Task goal
Rewrite the part of the Devin Hester article below that begins at the words "His name, appropriately, should" and stops after "capable of doing.", swapping every "offseason" for "off-season".

Text section
Devin Hester showed again Sunday why he's the NFL's most dangerous return man. He also showed why he might be mentioned along with current receiving greats one day as well.
Devin Hester showed again Sunday why he's the NFL's most dangerous return man.
He also showed why he might be mentioned along with current receiving greats one day as well.
That's the plan, and consensus, talking to the Bears and their second-year wonder from Miami, Fla.
Hester hauled in a 55-yard bomb from Kyle Orton on a streak route for a touchdown that put Chicago ahead 24-14 with 1:48 to go in the first half. Less than three minutes after played resumed after intermission, he broke off a 64-yard punt return for a 31-17 cushion that helped the Bears beat New Orleans 33-25 and eliminate the Saints from playoff contention.
Hester broke his own NFL record with his sixth return via punt or kickoff for a score in a single season. He had five combined last year. He also led Chicago with eight touchdowns this season.
His touchdown reception was his second this season, and it might just be a preview of things for him as an offensive weapon.
"Of course I'm ready to step up to the challenge," he said about becoming a No. 1 receiver. "I feel I stepped up to the challenge when my name was called, and I'm hoping to continue to be called on."
His name, appropriately, should be on offensive coordinator Ron Turner's speed dial beginning with offseason minicamps.
"He can do about anything he wants to do," Turner said. "I look forward to that in the offseason, for him to take another step. He moved over this offseason (from defense), and slowly and gradually learned the position.
"Now, going into the offseason, we'll give him an opportunity to do that and refine his skills. He was learning from scratch."
The way Turner and Hester's teammates see it, Hester's barely scratched the surface of what he's capable of doing.
Said center Olin Kreutz: "I've never been around anybody like that on special teams and offense. He caught the punt, took one step up field and I just turned around and walked to the bench because I knew he was gone. It was just one of most amazing things I've ever seen."
You might not have seen anything yet, at least as a receiver.
"When all is said and done, I feel I gradually got better as a game-wise player," said Hester, who became the first player in NFL history with two 600-plus yard punt return seasons (600 in 2006; 651 in 2007). "That's what I wanted to get better at, just being kind of consistent on the offensive side.
"At the beginning of the season, I knew whoever knows football, they knew I wasn't going to come in and explode on the scene. Offense takes time, especially coming from a player who never played offense. It's going to take time."
Harris: Keep Briggs
Alex Brown tried to weigh his words carefully when asked if the Bears should re-sign free-agent Pro Bowl linebacker Lance Briggs, but fellow defensive lineman Tommie Harris wouldn’t let him.
“I don’t know. He’s one heck of a player,” Brown told a crowd of reporters Sunday after Chicago’s 33-25 win over the Saints.
“Would you keep him,” Harris shouted from one locker over.
“No question, I’d keep him,” Brown said. “But for what he is going to require to be kept, it’s going to be hard.”

Dataset entries
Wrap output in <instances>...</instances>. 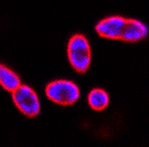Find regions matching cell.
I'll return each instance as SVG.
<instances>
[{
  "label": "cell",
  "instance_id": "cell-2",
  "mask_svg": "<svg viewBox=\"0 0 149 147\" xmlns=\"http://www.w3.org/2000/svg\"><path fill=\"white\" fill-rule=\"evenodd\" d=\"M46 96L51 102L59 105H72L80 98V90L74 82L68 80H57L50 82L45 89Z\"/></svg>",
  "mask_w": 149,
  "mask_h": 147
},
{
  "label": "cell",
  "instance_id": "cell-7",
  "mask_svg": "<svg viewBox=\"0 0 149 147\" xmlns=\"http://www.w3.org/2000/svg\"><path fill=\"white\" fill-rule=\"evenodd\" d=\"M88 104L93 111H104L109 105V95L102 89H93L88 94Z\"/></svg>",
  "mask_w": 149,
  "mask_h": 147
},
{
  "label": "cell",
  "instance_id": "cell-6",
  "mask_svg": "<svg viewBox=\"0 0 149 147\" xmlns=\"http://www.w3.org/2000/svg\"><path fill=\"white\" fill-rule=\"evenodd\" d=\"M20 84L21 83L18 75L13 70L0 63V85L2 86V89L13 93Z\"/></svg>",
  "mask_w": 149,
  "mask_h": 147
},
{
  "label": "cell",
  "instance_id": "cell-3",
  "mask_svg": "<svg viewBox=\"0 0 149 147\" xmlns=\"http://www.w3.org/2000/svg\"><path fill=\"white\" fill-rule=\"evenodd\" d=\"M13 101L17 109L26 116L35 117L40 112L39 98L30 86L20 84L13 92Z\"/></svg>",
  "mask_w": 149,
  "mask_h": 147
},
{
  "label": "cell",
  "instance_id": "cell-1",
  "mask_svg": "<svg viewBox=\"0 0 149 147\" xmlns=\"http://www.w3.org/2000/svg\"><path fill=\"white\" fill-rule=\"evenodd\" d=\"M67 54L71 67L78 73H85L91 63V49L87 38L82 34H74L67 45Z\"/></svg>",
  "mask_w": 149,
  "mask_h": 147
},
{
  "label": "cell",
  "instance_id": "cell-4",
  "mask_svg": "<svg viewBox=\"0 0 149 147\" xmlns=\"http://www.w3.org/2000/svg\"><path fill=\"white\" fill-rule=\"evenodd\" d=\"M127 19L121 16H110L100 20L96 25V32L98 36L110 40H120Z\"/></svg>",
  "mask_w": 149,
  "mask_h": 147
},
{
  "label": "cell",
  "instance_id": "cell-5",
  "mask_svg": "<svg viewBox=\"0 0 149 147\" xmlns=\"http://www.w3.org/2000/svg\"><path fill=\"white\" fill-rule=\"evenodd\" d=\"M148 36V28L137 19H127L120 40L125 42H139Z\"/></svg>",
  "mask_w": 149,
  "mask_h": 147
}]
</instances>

--

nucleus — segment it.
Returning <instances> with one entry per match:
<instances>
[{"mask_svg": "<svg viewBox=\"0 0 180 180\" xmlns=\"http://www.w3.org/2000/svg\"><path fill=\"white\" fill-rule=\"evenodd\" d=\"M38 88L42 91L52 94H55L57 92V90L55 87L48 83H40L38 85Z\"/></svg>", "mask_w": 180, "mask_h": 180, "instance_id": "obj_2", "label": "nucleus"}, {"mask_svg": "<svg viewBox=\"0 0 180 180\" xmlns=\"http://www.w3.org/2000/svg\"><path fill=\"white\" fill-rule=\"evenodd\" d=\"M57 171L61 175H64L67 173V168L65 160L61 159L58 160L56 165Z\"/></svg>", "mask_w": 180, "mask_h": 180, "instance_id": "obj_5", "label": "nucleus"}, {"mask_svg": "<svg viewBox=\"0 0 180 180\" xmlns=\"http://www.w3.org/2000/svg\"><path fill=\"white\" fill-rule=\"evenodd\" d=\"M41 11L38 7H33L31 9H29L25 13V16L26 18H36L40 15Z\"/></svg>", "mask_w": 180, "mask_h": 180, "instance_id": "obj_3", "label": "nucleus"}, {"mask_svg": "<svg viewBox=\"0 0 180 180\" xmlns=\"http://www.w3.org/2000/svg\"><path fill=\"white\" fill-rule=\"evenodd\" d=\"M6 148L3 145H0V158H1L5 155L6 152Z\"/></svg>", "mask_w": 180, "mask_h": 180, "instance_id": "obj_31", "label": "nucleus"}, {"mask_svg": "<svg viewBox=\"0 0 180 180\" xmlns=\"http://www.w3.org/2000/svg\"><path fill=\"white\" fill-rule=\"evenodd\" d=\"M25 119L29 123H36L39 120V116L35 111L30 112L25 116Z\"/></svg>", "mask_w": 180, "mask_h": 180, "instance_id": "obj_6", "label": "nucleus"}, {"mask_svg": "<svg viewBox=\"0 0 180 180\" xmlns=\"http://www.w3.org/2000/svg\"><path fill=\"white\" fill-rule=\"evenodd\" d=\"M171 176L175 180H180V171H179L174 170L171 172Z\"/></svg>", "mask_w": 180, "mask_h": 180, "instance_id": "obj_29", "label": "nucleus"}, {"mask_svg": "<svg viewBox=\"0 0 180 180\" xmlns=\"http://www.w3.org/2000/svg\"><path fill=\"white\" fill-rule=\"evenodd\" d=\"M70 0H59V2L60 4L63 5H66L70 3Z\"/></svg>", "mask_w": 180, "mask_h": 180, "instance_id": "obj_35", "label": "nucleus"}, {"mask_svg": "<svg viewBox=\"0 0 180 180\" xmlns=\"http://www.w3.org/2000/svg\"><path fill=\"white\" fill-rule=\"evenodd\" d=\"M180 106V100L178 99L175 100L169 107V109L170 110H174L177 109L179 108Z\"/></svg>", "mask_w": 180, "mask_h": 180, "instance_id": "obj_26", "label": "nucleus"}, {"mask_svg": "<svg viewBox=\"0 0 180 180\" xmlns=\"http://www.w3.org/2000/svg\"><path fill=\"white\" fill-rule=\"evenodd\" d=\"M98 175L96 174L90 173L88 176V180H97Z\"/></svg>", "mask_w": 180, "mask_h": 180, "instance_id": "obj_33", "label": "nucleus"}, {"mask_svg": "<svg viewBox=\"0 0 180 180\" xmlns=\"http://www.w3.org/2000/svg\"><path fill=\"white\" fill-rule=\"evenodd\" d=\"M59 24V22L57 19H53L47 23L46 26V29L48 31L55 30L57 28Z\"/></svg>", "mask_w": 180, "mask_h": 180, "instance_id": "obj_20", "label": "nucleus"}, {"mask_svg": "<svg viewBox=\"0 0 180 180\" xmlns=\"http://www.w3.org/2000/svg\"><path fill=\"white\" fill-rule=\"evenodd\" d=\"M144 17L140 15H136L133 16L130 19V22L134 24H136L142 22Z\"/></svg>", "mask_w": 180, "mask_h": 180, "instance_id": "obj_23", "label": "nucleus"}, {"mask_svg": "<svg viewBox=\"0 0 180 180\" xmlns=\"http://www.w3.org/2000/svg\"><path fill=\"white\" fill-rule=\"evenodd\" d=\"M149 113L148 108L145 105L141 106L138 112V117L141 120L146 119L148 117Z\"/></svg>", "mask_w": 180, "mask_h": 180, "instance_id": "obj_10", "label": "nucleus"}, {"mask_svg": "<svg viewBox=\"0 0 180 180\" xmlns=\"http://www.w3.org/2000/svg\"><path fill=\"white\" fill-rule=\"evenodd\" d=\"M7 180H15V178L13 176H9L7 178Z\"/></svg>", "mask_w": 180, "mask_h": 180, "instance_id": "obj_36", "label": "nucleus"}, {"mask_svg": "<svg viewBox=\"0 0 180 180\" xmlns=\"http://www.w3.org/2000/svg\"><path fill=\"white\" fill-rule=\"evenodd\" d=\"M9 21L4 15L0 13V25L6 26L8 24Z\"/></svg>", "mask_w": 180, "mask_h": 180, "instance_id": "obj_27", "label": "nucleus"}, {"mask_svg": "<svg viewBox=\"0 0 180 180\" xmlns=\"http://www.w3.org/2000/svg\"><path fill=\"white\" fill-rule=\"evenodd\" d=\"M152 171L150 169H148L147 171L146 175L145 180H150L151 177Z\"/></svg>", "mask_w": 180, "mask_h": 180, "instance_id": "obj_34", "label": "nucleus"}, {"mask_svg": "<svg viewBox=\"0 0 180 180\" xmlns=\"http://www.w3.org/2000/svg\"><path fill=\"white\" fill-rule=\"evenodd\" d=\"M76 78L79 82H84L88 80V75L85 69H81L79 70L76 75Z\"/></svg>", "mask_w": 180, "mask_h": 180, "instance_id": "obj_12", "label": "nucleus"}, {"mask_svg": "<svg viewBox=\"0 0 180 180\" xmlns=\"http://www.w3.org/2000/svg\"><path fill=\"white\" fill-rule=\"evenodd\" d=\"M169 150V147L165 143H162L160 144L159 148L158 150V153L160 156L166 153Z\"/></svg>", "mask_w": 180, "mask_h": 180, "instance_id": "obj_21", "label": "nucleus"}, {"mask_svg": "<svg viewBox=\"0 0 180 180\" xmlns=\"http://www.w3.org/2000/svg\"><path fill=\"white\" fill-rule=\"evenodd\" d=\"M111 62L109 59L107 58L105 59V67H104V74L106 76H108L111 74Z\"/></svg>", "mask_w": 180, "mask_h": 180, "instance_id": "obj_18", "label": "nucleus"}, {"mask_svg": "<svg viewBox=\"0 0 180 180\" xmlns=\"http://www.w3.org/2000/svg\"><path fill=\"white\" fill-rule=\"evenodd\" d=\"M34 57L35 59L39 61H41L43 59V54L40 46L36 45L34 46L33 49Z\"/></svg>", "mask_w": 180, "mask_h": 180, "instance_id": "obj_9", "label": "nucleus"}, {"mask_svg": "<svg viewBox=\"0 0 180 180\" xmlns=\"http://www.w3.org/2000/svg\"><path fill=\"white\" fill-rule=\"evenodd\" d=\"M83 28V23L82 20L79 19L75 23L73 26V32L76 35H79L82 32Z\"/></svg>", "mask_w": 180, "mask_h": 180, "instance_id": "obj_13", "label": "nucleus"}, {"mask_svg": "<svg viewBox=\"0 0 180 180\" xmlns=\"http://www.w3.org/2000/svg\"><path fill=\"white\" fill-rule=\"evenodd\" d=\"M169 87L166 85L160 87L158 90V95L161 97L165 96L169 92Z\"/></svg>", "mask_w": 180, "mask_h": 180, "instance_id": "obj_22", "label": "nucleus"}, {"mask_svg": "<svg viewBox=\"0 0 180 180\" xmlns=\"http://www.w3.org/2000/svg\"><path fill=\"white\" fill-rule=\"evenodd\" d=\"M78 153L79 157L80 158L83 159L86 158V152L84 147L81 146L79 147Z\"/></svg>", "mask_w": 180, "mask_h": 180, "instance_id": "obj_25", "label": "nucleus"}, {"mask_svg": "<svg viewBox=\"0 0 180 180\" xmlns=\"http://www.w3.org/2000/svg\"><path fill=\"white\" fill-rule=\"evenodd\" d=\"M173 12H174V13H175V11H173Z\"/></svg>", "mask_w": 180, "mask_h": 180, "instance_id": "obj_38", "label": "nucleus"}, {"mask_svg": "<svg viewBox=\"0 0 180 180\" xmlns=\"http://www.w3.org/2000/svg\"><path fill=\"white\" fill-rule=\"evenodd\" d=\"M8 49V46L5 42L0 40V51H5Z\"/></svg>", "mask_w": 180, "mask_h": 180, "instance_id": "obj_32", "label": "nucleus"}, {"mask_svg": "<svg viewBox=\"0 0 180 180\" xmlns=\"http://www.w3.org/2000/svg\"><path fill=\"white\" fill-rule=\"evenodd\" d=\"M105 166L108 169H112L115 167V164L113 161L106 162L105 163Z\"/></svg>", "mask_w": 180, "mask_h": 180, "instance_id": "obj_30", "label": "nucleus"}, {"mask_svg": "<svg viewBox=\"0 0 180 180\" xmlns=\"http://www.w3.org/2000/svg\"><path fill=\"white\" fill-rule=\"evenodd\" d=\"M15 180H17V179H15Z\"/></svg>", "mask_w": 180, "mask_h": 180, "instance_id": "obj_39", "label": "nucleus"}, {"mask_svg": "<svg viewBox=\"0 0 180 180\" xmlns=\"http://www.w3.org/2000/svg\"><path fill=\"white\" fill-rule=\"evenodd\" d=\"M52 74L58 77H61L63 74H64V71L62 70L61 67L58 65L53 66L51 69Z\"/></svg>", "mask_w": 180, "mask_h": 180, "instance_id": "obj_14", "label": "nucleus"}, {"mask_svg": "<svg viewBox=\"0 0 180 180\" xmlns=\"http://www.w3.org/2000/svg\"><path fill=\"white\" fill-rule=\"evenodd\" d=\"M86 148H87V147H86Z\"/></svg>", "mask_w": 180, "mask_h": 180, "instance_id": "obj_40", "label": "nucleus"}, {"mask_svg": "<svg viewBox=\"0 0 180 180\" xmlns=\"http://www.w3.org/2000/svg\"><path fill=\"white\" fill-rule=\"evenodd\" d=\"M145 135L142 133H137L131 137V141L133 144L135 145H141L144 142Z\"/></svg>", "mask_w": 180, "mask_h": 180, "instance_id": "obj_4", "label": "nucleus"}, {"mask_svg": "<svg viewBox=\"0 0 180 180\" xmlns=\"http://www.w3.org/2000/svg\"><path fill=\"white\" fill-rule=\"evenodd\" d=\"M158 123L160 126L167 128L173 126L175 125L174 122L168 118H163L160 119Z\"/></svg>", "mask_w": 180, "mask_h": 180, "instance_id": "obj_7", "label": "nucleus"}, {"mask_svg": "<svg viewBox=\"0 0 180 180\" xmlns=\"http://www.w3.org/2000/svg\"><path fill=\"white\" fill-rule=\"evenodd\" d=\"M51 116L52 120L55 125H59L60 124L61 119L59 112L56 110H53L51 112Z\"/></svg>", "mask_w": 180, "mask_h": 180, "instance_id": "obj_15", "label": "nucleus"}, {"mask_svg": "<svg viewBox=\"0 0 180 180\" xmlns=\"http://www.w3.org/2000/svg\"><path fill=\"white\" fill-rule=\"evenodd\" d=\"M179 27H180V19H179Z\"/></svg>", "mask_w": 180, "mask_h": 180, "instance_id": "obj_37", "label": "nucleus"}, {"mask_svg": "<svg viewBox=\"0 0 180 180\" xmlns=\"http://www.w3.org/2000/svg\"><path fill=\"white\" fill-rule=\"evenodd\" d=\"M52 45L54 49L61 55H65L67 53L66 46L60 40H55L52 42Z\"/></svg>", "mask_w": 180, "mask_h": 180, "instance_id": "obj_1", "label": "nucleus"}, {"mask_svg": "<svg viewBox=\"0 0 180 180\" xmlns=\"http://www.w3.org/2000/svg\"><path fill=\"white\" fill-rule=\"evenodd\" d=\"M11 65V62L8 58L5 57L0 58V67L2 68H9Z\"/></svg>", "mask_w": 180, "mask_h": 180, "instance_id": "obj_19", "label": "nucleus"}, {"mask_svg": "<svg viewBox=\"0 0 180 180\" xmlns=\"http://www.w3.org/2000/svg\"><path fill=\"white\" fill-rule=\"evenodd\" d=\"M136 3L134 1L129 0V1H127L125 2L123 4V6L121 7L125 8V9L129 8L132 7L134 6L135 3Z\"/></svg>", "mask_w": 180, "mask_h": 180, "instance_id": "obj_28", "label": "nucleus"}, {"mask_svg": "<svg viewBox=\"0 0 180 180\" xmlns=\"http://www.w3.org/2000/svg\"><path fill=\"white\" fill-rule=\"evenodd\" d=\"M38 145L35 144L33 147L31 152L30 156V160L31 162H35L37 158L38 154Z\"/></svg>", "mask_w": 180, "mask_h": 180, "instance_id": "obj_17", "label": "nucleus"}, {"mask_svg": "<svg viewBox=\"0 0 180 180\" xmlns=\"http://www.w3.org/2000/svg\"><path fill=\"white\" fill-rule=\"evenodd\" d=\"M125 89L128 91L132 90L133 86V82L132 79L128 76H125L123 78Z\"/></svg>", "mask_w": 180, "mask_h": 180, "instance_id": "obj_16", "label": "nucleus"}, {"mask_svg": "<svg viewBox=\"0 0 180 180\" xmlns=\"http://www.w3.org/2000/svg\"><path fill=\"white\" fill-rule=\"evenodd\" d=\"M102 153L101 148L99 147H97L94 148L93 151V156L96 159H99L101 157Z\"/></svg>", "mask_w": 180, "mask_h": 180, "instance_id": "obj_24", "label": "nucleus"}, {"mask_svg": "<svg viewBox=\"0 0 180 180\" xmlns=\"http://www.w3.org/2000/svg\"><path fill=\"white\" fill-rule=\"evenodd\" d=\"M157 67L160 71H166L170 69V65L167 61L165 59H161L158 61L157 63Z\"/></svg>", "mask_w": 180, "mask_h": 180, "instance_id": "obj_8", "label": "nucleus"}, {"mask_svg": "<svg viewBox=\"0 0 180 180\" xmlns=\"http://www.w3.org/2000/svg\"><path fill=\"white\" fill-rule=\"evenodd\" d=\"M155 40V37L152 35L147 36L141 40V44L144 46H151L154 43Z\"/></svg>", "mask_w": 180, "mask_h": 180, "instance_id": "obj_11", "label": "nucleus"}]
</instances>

...

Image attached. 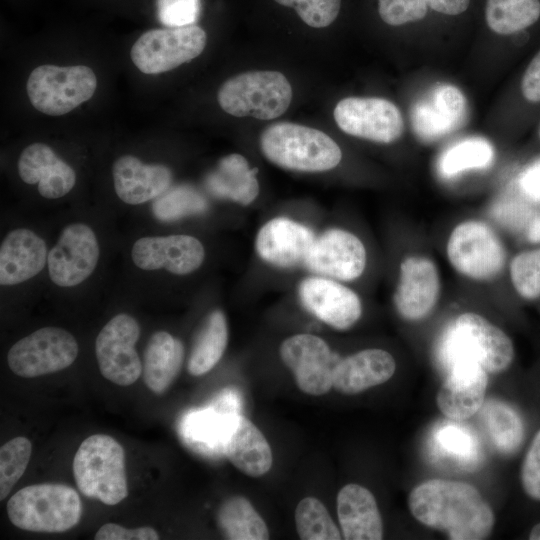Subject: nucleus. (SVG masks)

Answer to this problem
His name, appropriately, should be on offensive coordinator Ron Turner's speed dial beginning with off-season minicamps.
"He can do about anything he wants to do," Turner said. "I look forward to that in the off-season, for him to take another step. He moved over this off-season (from defense), and slowly and gradually learned the position.
"Now, going into the off-season, we'll give him an opportunity to do that and refine his skills. He was learning from scratch."
The way Turner and Hester's teammates see it, Hester's barely scratched the surface of what he's capable of doing.